##### Quoted passage

The new venture will be the number three player in the market, with annual sales of £1.9 billion and employing around 15,000 employees.

Paul Bulcke, Nestlé chief executive, said: “This is an exciting growth opportunity in a dynamic category. Froneri will capitalize on complementary strengths and innovation expertise, combing Nestlé’s strong and successful brands and expertise in ‘out-of-home’ distribution with R&R’s competitive manufacturing model and significant presence in retail.”

Moving forward, experts believe the JV could present Nestlè with a number of options, from buying out R&R or even spinning off its ice-cream unit, however it seems that the business will be listed as a separate entity.

But according to R&R owner PAI, there is one clear goal.

Frederic Stevenin, partner at PAI, said: “Long term, the objective will be to list the entity as we believe this will be quite an attractive growth story.”

Different approaches from food giants
There have been a spate of deals across the food industry in recent years: Unilever’s acquisition of premium, Italian-style gelato ice-cream brands Talenti and Grom; spam-maker Hormel’s $775m purchase of organic processed meat maker Applegate Farms; General Mill’s acquisition of organic food company Annie’s to name a few. 

And then there are those that didn’t come off, such as PepsiCo’s attempt to grab a stake in yogurt maker Chobani.

An indication of how important M&A activity is underscored by forecasts from food companies.

For example, McCormick plans to generate around a third of its sales over the long-term through acquisitions while Campbell Soup said its quartet of acquisitions in healthy foods make up more than 10 percent of its $8 billion in sales.

##########
##### Data block

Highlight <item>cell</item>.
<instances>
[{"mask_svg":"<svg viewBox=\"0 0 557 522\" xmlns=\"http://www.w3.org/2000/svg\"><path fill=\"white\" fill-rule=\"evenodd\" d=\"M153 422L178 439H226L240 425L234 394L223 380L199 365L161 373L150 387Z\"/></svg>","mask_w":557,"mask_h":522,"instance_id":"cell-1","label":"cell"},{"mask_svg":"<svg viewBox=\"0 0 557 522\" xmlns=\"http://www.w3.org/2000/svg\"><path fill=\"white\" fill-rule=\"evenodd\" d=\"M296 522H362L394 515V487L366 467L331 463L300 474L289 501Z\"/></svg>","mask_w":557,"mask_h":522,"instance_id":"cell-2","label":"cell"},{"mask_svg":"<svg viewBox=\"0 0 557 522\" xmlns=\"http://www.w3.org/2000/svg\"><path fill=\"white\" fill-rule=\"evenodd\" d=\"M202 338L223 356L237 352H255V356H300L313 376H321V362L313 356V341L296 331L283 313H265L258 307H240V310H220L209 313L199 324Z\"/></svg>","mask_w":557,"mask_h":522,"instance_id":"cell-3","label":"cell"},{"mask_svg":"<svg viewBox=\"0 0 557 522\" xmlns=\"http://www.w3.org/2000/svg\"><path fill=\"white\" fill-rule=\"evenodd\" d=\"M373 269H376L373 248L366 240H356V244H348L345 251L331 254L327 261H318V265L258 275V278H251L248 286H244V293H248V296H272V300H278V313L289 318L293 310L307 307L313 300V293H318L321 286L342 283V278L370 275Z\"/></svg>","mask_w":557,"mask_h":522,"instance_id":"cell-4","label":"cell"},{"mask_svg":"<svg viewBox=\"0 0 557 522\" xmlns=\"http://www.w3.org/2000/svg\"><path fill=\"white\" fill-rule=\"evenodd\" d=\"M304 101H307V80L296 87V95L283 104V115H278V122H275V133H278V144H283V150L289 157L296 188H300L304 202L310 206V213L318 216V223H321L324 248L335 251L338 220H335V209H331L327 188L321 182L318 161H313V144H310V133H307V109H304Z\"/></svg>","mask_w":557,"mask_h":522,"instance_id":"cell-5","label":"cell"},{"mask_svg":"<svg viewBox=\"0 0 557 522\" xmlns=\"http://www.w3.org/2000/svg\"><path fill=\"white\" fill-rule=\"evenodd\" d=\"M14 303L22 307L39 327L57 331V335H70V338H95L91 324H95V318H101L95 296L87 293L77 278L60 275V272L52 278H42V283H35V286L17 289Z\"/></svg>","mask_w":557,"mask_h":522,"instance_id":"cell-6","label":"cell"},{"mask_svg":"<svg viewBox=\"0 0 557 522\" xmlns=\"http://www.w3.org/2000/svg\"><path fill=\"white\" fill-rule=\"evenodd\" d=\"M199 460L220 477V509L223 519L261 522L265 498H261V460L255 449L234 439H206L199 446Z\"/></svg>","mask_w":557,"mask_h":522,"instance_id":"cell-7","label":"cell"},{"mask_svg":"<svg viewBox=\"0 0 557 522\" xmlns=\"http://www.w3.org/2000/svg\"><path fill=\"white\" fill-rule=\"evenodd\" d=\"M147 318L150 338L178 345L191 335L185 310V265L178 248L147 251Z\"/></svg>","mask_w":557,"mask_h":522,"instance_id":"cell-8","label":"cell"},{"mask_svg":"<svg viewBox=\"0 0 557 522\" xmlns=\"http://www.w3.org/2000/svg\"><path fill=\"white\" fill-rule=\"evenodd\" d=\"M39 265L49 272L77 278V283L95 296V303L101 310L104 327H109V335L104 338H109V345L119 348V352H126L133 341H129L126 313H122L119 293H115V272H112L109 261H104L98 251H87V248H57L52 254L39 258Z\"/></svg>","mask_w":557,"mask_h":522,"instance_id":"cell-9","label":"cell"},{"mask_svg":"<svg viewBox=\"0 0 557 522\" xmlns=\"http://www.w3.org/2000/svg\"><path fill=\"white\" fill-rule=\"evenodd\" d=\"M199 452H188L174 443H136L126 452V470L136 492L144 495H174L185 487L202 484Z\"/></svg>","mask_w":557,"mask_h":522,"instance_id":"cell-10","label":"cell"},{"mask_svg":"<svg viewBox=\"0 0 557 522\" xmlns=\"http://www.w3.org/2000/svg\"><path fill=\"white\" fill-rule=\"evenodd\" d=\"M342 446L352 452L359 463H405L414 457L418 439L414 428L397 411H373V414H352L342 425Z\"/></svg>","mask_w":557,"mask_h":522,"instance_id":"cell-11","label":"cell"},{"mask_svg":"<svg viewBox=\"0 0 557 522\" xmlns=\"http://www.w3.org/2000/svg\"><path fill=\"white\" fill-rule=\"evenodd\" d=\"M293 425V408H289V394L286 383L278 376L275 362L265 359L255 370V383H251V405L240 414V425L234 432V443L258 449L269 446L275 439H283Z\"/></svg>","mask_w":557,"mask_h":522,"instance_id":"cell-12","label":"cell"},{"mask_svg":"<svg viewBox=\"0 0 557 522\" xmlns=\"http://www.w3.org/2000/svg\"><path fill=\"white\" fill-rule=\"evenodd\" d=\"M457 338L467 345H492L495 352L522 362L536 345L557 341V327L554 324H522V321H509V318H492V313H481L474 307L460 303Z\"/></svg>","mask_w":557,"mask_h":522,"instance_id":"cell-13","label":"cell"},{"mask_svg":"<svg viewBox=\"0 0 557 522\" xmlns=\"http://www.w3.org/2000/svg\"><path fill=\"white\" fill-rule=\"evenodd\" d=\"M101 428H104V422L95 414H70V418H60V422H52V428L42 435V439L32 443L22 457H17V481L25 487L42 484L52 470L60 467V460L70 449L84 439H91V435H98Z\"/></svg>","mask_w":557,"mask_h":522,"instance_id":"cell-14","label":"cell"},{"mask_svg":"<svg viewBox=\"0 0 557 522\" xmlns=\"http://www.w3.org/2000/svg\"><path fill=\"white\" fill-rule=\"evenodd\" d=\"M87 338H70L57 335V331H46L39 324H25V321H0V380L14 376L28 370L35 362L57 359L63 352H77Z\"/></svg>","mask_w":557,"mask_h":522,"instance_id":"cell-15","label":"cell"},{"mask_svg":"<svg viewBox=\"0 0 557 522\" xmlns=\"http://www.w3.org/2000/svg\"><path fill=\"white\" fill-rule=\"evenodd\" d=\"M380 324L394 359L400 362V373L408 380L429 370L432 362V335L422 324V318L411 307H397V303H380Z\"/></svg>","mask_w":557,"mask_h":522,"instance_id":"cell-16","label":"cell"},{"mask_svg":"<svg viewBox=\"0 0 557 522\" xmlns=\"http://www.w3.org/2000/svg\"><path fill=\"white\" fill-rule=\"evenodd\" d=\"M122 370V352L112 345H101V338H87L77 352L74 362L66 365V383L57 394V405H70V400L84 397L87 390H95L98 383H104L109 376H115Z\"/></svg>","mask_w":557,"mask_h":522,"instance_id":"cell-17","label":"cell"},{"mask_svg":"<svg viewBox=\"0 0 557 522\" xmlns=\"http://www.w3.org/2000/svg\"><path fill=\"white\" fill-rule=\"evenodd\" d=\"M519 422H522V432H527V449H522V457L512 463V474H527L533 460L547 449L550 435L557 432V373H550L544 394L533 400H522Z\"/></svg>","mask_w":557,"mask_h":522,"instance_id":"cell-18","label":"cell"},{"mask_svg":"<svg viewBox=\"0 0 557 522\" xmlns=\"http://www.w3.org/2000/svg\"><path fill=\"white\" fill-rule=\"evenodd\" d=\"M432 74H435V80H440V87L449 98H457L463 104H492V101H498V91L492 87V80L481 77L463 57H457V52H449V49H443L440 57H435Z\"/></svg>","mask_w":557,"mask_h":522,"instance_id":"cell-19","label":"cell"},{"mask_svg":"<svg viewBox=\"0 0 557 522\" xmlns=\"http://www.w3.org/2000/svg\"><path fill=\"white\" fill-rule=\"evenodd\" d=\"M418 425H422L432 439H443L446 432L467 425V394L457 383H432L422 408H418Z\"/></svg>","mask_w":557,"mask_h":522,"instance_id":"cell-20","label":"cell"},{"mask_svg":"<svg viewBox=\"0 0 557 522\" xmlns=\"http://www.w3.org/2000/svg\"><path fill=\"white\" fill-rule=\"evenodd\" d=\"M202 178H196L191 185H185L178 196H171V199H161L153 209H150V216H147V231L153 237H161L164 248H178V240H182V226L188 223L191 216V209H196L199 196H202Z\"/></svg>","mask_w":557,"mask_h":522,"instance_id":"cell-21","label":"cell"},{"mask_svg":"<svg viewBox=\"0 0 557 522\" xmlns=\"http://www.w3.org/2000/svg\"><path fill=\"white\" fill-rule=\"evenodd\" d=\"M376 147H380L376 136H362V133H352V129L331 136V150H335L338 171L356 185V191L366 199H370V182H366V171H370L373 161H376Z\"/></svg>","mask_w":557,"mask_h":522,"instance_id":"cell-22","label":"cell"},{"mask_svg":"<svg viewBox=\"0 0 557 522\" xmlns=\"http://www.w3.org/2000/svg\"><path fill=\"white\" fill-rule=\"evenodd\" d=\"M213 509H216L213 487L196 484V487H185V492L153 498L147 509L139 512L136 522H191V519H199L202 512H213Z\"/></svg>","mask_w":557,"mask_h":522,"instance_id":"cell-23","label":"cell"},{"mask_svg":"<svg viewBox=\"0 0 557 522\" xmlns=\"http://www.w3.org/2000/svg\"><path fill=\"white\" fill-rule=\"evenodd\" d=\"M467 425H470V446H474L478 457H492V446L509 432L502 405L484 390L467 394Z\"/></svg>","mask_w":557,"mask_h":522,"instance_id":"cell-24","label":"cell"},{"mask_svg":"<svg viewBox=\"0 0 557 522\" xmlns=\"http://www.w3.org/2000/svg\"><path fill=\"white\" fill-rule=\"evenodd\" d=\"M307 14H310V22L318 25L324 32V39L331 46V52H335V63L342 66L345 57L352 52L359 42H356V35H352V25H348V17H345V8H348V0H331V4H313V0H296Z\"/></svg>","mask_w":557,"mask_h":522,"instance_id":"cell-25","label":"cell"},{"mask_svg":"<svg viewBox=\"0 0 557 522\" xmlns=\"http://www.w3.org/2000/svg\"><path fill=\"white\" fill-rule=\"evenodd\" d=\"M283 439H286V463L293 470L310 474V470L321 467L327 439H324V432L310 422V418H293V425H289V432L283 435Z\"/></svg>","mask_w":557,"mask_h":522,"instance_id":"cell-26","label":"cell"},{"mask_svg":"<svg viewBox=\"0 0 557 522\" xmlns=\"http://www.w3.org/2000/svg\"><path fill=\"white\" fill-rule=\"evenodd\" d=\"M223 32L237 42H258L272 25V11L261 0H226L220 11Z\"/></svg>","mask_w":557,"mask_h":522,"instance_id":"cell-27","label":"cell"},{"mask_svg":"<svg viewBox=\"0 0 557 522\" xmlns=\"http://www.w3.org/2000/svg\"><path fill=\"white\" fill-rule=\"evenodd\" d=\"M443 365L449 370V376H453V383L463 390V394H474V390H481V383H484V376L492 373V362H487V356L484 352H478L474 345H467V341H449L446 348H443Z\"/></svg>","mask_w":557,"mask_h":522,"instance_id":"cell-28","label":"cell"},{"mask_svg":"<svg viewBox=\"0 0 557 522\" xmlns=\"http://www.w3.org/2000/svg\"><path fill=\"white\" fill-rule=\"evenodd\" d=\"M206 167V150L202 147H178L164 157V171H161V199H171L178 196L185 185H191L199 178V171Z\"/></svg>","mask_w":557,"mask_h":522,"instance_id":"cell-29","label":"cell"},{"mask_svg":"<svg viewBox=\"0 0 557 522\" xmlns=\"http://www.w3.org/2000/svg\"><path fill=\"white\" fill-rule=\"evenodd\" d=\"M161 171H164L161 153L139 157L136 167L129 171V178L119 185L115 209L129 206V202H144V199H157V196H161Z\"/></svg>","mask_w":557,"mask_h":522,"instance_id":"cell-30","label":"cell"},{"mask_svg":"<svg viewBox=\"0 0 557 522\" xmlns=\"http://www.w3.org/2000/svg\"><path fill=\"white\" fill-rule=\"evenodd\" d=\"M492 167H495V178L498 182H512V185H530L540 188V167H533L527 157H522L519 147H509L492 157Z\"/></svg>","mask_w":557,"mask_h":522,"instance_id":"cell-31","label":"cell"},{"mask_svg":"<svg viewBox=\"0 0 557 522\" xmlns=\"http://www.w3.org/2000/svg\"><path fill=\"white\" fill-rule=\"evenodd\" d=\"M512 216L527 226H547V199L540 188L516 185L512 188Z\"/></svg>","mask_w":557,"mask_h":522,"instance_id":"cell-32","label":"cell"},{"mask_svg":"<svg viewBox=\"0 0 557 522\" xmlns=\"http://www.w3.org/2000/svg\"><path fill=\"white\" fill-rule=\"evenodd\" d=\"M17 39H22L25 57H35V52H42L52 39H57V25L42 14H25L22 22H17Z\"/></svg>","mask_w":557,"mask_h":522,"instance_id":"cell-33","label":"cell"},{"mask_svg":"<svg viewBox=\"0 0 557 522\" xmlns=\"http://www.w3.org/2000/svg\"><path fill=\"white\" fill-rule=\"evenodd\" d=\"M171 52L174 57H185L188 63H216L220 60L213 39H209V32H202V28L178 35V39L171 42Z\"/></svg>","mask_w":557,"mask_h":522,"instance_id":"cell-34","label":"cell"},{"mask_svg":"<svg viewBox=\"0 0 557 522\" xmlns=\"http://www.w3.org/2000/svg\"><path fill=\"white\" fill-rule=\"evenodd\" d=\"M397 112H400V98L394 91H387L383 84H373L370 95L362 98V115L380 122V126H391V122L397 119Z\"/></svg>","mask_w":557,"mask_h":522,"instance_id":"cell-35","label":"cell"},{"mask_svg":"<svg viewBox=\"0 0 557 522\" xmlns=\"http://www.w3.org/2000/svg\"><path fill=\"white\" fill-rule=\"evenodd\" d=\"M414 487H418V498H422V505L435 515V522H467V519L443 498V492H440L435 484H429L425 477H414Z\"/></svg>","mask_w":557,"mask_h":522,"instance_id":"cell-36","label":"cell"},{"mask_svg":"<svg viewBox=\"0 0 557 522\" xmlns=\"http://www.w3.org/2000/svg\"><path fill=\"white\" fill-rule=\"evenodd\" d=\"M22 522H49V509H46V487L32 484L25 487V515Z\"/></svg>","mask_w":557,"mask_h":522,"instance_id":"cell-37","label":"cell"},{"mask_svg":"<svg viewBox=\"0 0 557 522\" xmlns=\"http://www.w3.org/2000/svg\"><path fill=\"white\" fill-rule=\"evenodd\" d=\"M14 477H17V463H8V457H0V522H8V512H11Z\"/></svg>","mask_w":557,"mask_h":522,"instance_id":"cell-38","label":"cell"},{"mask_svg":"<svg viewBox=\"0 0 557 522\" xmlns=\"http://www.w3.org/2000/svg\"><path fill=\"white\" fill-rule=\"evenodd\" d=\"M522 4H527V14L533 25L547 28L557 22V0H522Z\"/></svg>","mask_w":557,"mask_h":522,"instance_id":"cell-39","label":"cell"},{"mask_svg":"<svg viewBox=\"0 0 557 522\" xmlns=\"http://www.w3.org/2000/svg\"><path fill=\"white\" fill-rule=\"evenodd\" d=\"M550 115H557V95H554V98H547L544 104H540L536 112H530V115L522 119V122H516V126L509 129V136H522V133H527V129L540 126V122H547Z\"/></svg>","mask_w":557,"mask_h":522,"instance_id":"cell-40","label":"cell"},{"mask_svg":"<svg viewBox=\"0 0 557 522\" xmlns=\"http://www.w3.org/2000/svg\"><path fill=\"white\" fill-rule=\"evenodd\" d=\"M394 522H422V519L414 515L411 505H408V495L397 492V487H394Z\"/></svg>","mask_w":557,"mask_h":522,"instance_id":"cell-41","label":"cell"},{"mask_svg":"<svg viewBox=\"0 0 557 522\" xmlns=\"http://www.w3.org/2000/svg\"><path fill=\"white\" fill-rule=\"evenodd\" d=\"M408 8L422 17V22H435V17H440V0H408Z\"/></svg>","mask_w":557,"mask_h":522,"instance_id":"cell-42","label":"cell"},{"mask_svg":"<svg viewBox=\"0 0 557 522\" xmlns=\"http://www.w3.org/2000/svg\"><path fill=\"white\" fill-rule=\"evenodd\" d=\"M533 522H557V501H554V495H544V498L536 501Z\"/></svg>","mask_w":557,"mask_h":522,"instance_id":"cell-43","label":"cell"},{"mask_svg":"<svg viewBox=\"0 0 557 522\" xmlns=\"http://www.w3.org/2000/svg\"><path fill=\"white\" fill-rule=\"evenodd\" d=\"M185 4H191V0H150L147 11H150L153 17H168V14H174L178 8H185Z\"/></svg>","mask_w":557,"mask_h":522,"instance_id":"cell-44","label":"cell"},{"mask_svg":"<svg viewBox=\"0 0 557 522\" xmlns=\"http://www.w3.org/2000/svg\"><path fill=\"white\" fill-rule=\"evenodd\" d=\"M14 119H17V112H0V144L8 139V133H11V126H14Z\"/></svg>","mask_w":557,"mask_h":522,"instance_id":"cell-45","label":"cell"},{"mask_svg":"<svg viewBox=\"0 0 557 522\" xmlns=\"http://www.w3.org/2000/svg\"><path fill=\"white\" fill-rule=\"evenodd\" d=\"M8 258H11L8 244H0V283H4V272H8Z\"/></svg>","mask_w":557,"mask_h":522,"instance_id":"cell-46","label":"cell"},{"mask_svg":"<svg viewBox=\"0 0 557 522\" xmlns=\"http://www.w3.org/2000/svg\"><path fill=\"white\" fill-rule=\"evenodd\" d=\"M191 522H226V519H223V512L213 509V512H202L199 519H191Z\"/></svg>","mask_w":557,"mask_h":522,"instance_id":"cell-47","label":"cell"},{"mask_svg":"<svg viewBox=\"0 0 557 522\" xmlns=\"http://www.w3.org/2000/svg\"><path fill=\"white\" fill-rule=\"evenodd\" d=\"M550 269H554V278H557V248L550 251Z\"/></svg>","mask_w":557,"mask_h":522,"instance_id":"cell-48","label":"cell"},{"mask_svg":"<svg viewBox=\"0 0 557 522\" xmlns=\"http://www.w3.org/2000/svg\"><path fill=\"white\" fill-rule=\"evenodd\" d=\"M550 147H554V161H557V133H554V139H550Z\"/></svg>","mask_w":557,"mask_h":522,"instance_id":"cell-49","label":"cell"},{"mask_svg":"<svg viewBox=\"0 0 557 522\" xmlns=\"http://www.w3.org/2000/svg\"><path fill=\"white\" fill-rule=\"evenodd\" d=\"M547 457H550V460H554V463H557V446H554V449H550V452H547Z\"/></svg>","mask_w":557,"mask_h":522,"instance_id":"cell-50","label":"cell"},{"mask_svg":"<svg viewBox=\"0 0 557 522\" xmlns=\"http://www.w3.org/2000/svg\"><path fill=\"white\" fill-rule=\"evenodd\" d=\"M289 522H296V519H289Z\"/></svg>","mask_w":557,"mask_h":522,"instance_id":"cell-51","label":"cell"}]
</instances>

##########

In the text on the Nestlé and R&R venture, why does Frederic Stevenin of PAI say the long-term objective is to list the entity? Answer in one to three sentences.

PAI believes the entity will be quite an attractive growth story, so its long-term objective is to list it.